*Omelia 12 maggio 2019*
“Io sono il buon pastore”
ὁ ποιμὴν ὁ καλός (o poimèn o kalós), dice Giovanni. Questa traduzione è proprio pessima, fuorviante, traduce “il buon pastore”, mettendo l’accento sulla morale; il buono, quello che si comporta bene, che ci dà una legge morale. Ma in greco c’è καλός (kalós), che primariamente vuol dire “bello”, non vuol dire “buono”! Solo secondariamente, perché bello e buono son legati. Letteralmente, la traduzione è “o poimèn o kalós”, sono il pastore, il bello, la guida che vi guida non col bastone per costringervi, il bastone della legge, della punizione, cioè la violenza. Ma vi guida con la bellezza, vi attrae senza violenza.
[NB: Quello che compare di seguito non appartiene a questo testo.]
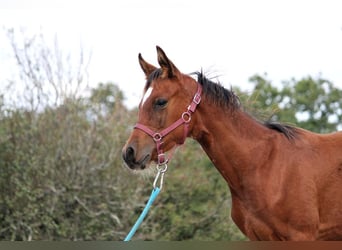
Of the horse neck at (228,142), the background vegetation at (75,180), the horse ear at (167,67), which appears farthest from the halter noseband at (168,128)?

Voi mi seguite perché è bello seguirmi e mi seguite da persone libere. È d’estetica, non d’etica, la forza della fede cristiana! Uno si muove, non per fare la cosa giusta, ma per fare la cosa bella. È giusta solo se è veramente bella. Questa è la rivoluzione portata da Gesù; non ha disprezzato l’etica o la morale, ma gli ha dato un’altra motivazione. Non la fa nascere dalla legge imposta, ma la fa fiorire dall’interno, da una bellezza che prorompe dal cuore.
Infatti, che cosa cambia? Dice il Vangelo riportando negli Atti degli Apostoli cosa accade a Iconio, dice che:
“I pagani si rallegravano ed i discepoli erano pieni di gioia”.
Ecco che cosa cambia, che il comportamento, cioè la morale, nasca dall’estetica, dalla bellezza, invece che dall’etica, dalla legge. Che la bellezza rallegra i pagani, li riempie di gioia i discepoli, cioè li entusiasma, perché tu sei fatto per il bello. Ed anche il bene, se non è bello, ti intristisce. È uno sforzo per fare le cose giuste senza il gusto di farle. Fai le cose per ubbidienza, per dovere o per paura del castigo. E non sei convinto, ti si vede in faccia, perché non sei avvinto, e solo la bellezza ti avvince, cioè ti prende senza costringerti.
Lo diceva anche il pagano Virgilio: “Trahit quemque sua voluptas”. Ognuno è catturato – “sua voluptas” – dal piacere che gli è proprio. Se no tu le fai, ci provi, poi ti accorgi che non ci riesci. Mai osservare fin in fondo la legge, le cose in cui credi. E ti viene il senso di colpa e ne sei schiacciato, se non riesci a schiacciarlo devi andar dallo psicanalista, devi lasciar perdere un ideale così grande. Rinunci al bene vero, al bene totale, te lo aggiusti, te lo fai a tua misura, cioè come fa l’uomo moderno: si abbassa l’asticella a quelle cose che riesce far da sé. Come diceva Karl Marx: “Mi pongo solo problemi che sono in grado di risolvere da solo”. Ma un uomo così, senza un ideale, senza la grandezza, diventa un uomo meschino; un meschino non è un uomo cattivo, è un uomo piccolo nei desideri, che desidera poco, che vive senza tensione, senza una grande passione. È un uomo non appassionato, ma spassionato. Avete presente l’icona buddista di quell’uomo là seduto, incrociato, che guarda nel vuoto, nel cielo e nella terra con la faccia inespressiva. Ecco, l’ideale buddista, con tutto il rispetto, è l’uomo spassionato. L’ideale greco-cristiano è l’uomo appassionato.
Che cosa occorre per vivere di questa passione? Di quello che ci porta il pastore, il bello che ci conduce col bello? Dice ancora il Vangelo:
“Le mie pecore sentono la mia voce e mi seguono”.
Ecco, il problema è solo sentire la voce del pastore, il bello, che porta il bello della vita. Dove la senti tu la voce del bel pastore, della bellezza? Dove senti che il cuore vibra, che ti invoglia a seguire? Lo puoi dire solo tu e nessun altro, anzi non puoi dirlo neanche tu: lo può dire solo il tuo cuore. Lui sa per cosa è fatto. Quando lo segui ti approva, ti fa dormire in pace; quando invece vai contro il tuo cuore, è lui che non ti fa dormire!